%%
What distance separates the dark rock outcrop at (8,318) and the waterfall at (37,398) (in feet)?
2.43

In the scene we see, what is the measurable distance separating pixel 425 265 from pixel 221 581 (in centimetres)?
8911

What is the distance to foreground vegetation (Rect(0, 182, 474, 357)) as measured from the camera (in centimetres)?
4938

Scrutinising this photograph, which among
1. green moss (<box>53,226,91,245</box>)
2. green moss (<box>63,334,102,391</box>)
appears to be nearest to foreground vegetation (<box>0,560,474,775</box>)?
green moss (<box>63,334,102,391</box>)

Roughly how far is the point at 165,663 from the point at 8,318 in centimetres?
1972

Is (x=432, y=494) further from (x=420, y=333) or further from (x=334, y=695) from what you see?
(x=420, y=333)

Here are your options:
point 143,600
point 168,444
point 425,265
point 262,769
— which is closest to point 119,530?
%%
Convert the part of the data that begins with the line containing "Here are your" and continues through the end of the data into a JSON list of strings, with one string per line and blank lines omitted.

* **Written reply**
[
  "Here are your options:",
  "point 143,600",
  "point 168,444",
  "point 425,265",
  "point 262,769",
  "— which is closest to point 119,530?"
]